9. Green tomato pies
Peel and slice the tomatoes and pour boiling water over them. Let them stand for a few minutes, then drain. Line a pie tin with nice pastry, fill with the tomatoes, add one-half cup of sugar, one tablespoon of lemon juice, one of water; sprinkle over one teaspoon of flour and dust with cinnamon. Cover with a top crust and bake. A tablespoon of butter cut in bits and added to the pie is an improvement.
10. Green tomato catsup
Seven pounds of green tomatoes chopped fine, four red peppers and one quart of vinegar. Boil together for one and one-half hours. Then add one pound of brown sugar, two tablespoons each of mustard and salt, one tablespoon each of ground allspice and cinnamon and one teaspoon of ground cloves.

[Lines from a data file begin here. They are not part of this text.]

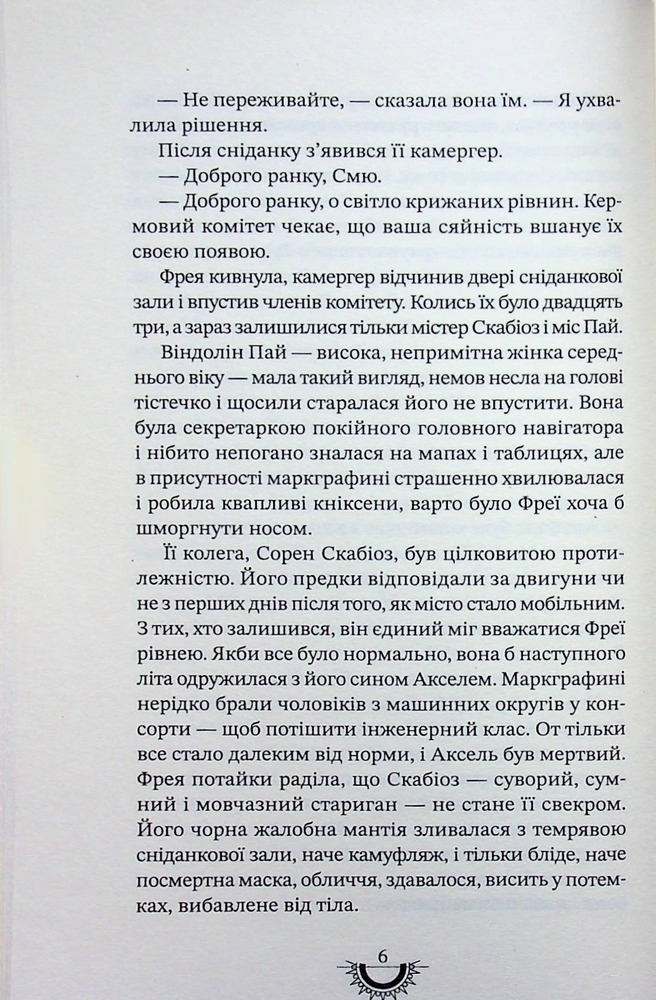 — Не переживайте, — сказала вона їм. — Я ухвалила рішення.

Після сніданку з'явився її камергер.

— Доброго ранку, Смю.

— Доброго ранку, о світло крижаних рівнин. Кермовий комітет чекає, що ваша сяйність вшанує їх своєю появою.

Фрея кивнула, камергер відчинив двері сніданкової зали і впустив членів комітету. Колись їх було двадцять три, а зараз залишилися тільки містер Скабіоз і міс Пай.

Віндолін Пай — висока, непримітна жінка середнього віку — мала такий вигляд, немов несла на голові тістечко і щосили старалася його не впустити. Вона була секретаркою покійного головного навігатора і нібито непогано зналася на мапах і таблицях, але в присутності маркграфині страшенно хвилювалася і робила квапливі кніксени, варто було Фреї хоча б шморгнути носом.

Її колега, Сорен Скабіоз, був цілковитою протилежністю. Його предки відповідали за двигуни чи не з перших днів після того, як місто стало мобільним. З тих, хто залишився, він єдиний міг вважатися Фреї рівнею. Якби все було нормально, вона б наступного літа одружилася з його сином Акселем. Маркграфині нерідко брали чоловіків з машинних округів у консорти — щоб потішити інженерний клас. От тільки все стало далеким від норми, і Аксель був мертвий. Фрея потайки раділа, що Скабіоз — суворий, сумний і мовчазний стариган — не стане її свекром. Його чорна жалобна мантія зливалася з темрявою сніданкової зали, наче камуфляж, і тільки бліде, наче посмертна маска, обличчя, здавалося, висить у потемках, вибавлене від тіла.

6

Boil for three hours or longer, then seal in cans or bottles.
11. Green tomato pickles
Slice one peck of green tomatoes and sprinkle them with one cup of salt. Let stand overnight, then pour off the liquid and chop the tomatoes fine. Add five green peppers chopped fine.

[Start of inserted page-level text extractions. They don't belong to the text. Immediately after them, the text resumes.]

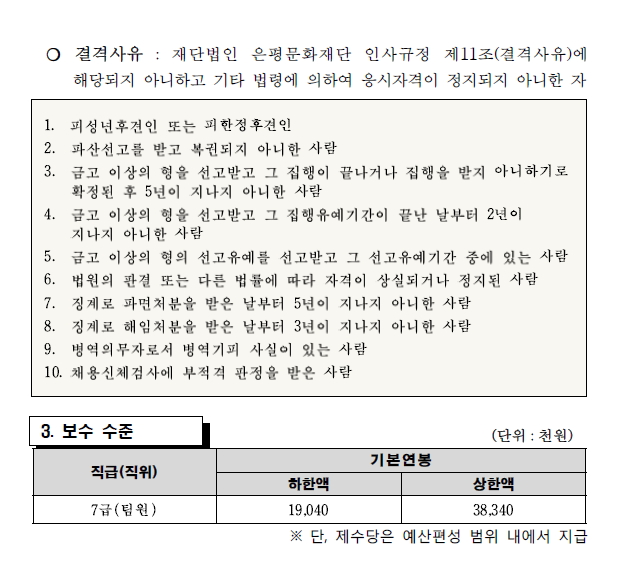 ○ 결격사유 : 재단법인 은평문화재단 인사규정 제11조(결격사유)에 해당되지 아니하고 기타 법령에 의하여 응시자격이 정지되지 아니한 자

1. 피성년후견인 또는 피한정후견인
2. 파산선고를 받고 복권되지 아니한 사람
3. 금고 이상의 형을 선고받고 그 집행이 끝나거나 집행을 받지 아니하기로 확정된 후 5년이 지나지 아니한 사람
4. 금고 이상의 형을 선고받고 그 집행유예기간이 끝난 날부터 2년이 지나지 아니한 사람
5. 금고 이상의 형의 선고유예를 선고받고 그 선고유예기간 중에 있는 사람
6. 법원의 판결 또는 다른 법률에 따라 자격이 상실되거나 정지된 사람
7. 징계로 파면처분을 받은 날부터 5년이 지나지 아니한 사람
8. 징계로 해임처분을 받은 날부터 3년이 지나지 아니한 사람
9. 병역의무자로서 병역기피 사실이 있는 사람
10. 채용신체검사에 부적격 판정을 받은 사람

3. 보수 수준

(단위 : 천원)

| 직급(직위) | 기본연봉 | |
|---|---|---|
| | 하한액 | 상한액 |
| 7급(팀원) | 19,040 | 38,340 |

※ 단, 제수당은 예산편성 범위 내에서 지급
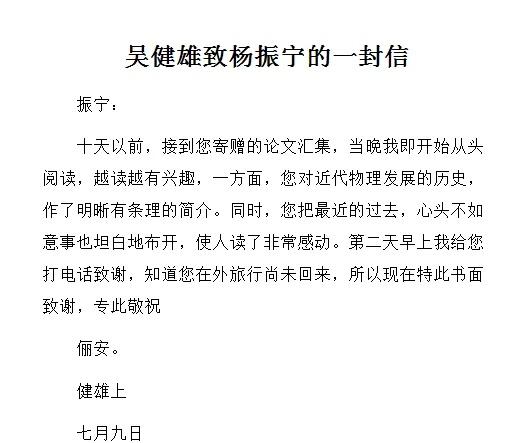 吴健雄致杨振宁的一封信

振宁：

十天以前，接到您寄赠的论文汇集，当晚我即开始从头阅读，越读越有兴趣，一方面，您对近代物理发展的历史，作了明晰有条理的简介。同时，您把最近的过去，心头不如意事也坦白地布开，使人读了非常感动。第二天早上我给您打电话致谢，知道您在外旅行尚未回来，所以现在特此书面致谢，专此敬祝

俪安。

健雄上

七月九日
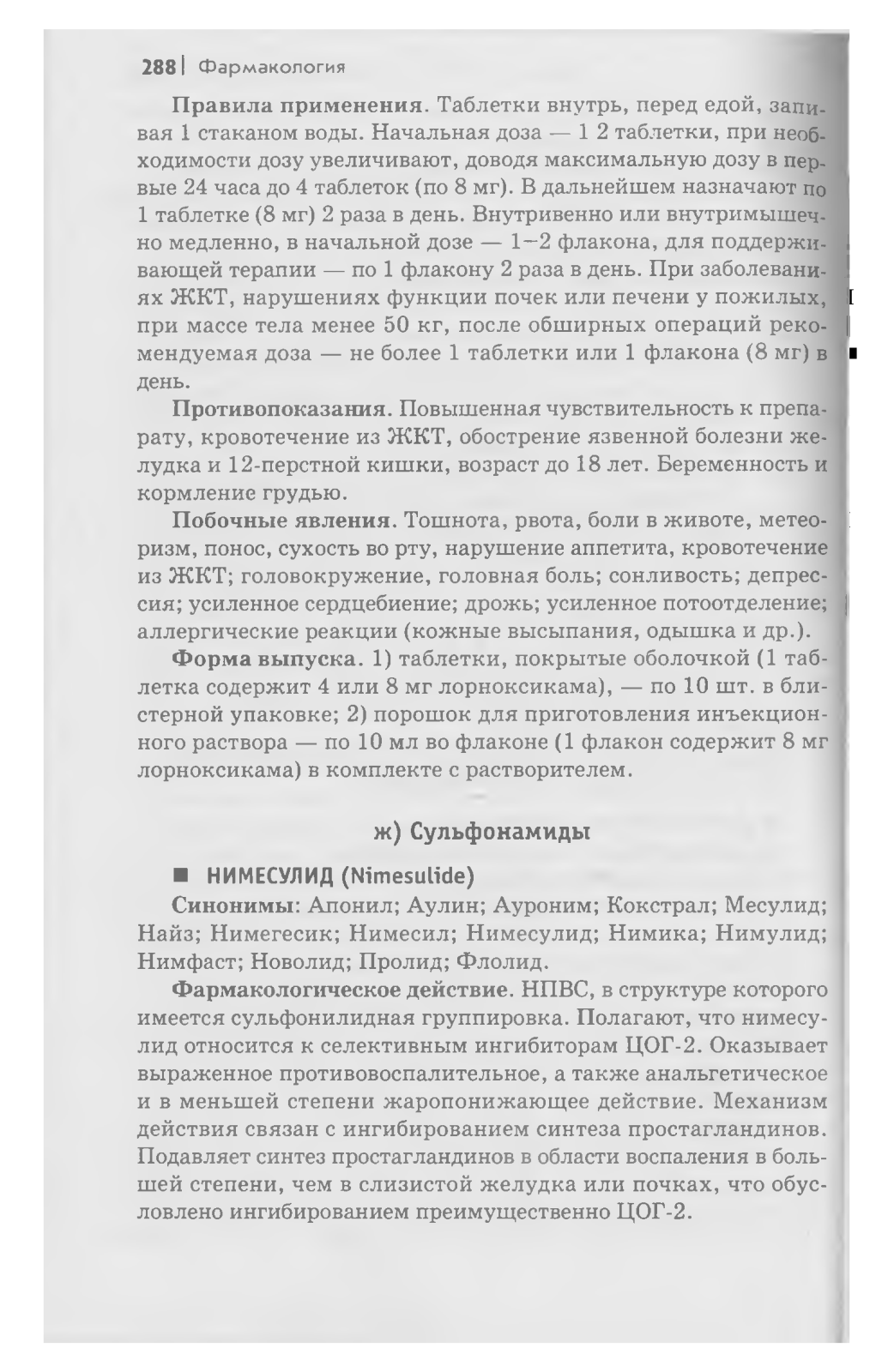 288 | Фармакология

Правила применения. Таблетки внутрь, перед едой, запивая 1 стаканом воды. Начальная доза — 1 2 таблетки, при необходимости дозу увеличивают, доводя максимальную дозу в первые 24 часа до 4 таблеток (по 8 мг). В дальнейшем назначают по 1 таблетке (8 мг) 2 раза в день. Внутривенно или внутримышечно медленно, в начальной дозе — 1–2 флакона, для поддерживающей терапии — по 1 флакону 2 раза в день. При заболеваниях ЖКТ, нарушениях функции почек или печени у пожилых, при массе тела менее 50 кг, после обширных операций рекомендуемая доза — не более 1 таблетки или 1 флакона (8 мг) в день.

Противопоказания. Повышенная чувствительность к препарату, кровотечение из ЖКТ, обострение язвенной болезни желудка и 12-перстной кишки, возраст до 18 лет. Беременность и кормление грудью.

Побочные явления. Тошнота, рвота, боли в животе, метеоризм, понос, сухость во рту, нарушение аппетита, кровотечение из ЖКТ; головокружение, головная боль; сонливость; депрессия; усиленное сердцебиение; дрожь; усиленное потоотделение; аллергические реакции (кожные высыпания, одышка и др.).

Форма выпуска. 1) таблетки, покрытые оболочкой (1 таблетка содержит 4 или 8 мг лорноксикама), — по 10 шт. в блистерной упаковке; 2) порошок для приготовления инъекционного раствора — по 10 мл во флаконе (1 флакон содержит 8 мг лорноксикама) в комплекте с растворителем.

ж) Сульфонамиды

■ НИМЕСУЛИД (Nimesulide)

Синонимы: Апонил; Аулин; Ауроним; Кокстрал; Месулид; Найз; Нимегесик; Нимесил; Нимесулид; Нимика; Нимулид; Нимфаст; Новолид; Пролид; Флолид.

Фармакологическое действие. НПВС, в структуре которого имеется сульфонилидная группировка. Полагают, что нимесулид относится к селективным ингибиторам ЦОГ-2. Оказывает выраженное противовоспалительное, а также анальгетическое и в меньшей степени жаропонижающее действие. Механизм действия связан с ингибированием синтеза простагландинов. Подавляет синтез простагландинов в области воспаления в большей степени, чем в слизистой желудка или почках, что обусловлено ингибированием преимущественно ЦОГ-2.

Scald two quarts of vinegar with one pint of sugar, put in the tomatoes and peppers one ounce of whole cloves, one tablespoon each of cinnamon and allspice and one grated nutmeg. Let them boil until tender, put in glasses, and when cold, cover with paraffin.
12. Green tomato preserves recipe
For one peck of green tomatoes, allow six pounds of sugar, six lemons, one tablespoon of ginger and one cup of water. Cover the tomatoes with boiling water for five minutes, then drain and slice.
Slice the lemons, removing the seeds; put them with the tomatoes, sugar and ginger into a porcelain kettle, pour over them a cup of water, cover and cook slowly for one and one-half hours. Skim off any scum that rises while boiling.
Remove from fire and let get perfectly cold, then set over again and let simmer gently for one hour longer. Put in jars and keep in a cool place.